Marketwatch. Written by Claudia Assis. Jan. 13, 2011. View Original Article
SAN FRANCISCO (MarketWatch) — Gold futures could trade as high as $1,500 by midyear and $1,600 at the end of 2011, a metals consultancy said Thursday.
MarketWatch’s Mark Hulbert looks at whether the recent big jump and subsequent quick retreat in gold prices is actually a bullish sign for the precious metal.
Gold’s January correction is no indication the metal is permanently on its way down, although the first months of the year could disappoint gold bulls, GFMS said in a report.
Much of gold’s expected run-up in 2011 and early 2012 is likely to be “driven by still-low interest rates, poor returns elsewhere, the elevated level of government debts in Europe, the United States and Japan, and lastly nagging concerns over quantitative easing in the United States and its ramifications for the dollar,” the London-based consultancy said.
Since the start of the year, gold futures have fallen 2.5%, the combination of portfolio reallocations, a stronger dollar and easing concerns about the U.S. economy.

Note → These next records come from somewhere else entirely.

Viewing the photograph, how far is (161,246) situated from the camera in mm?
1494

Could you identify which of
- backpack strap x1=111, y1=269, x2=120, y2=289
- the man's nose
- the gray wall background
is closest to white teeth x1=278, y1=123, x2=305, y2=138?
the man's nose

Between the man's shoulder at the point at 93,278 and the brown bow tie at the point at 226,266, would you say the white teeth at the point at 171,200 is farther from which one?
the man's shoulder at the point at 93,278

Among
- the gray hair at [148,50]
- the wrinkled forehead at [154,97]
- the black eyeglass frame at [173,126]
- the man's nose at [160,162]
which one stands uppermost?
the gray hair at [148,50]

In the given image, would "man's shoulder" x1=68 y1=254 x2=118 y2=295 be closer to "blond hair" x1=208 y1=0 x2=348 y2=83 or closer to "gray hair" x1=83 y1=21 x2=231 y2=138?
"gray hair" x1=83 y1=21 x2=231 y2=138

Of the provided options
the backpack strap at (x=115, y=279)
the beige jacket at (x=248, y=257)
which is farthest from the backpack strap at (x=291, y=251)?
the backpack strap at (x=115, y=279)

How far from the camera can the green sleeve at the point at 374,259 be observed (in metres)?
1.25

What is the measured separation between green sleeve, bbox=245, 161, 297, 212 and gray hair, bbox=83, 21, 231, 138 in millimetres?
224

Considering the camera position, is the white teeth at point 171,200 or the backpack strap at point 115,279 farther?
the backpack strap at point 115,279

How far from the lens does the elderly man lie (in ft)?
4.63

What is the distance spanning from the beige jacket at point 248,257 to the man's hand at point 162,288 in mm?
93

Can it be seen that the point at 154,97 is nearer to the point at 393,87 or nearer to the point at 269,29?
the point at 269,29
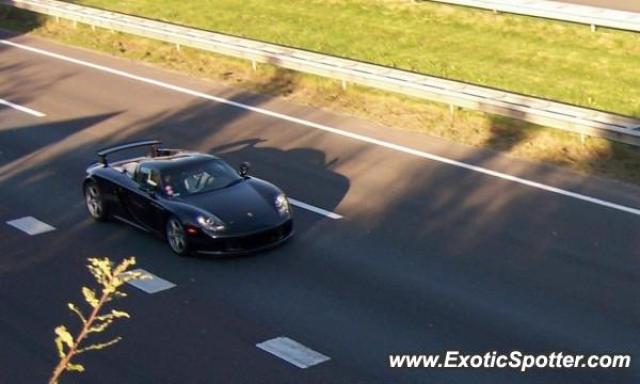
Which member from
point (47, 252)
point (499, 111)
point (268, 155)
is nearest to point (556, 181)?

On Wednesday, gold for February delivery (COMMODITIES:GCG11) closed up $1.50 at $1,385.80 an ounce after a late-session reversal. Gold futures have lost 2.5% this year. SPDR Gold Trust (CONSOLIDATED:GLD) , the biggest bullion exchange-traded fund, is down 2.4%. Read more on gold in Metals Stocks.
Support won’t come from jewelry demand, GFMS forecast. It expects consumption to decline by 7% in the first half of the year.
An uptick in jewelry and bar purchases, particularly in Asia, could emerge following any price dips, providing some support for the physical market, GFMS said.
Behind gold’s 30% rally last year, the consultancy said a recovery in jewelry demand; trends in scrap supply; and purchases from central banks offset mine production and producer de-hedging.
The official sector swung to net purchases of almost 90 metric tons in 2010 from net sales around 30 metric tons in 2009, the consultancy said.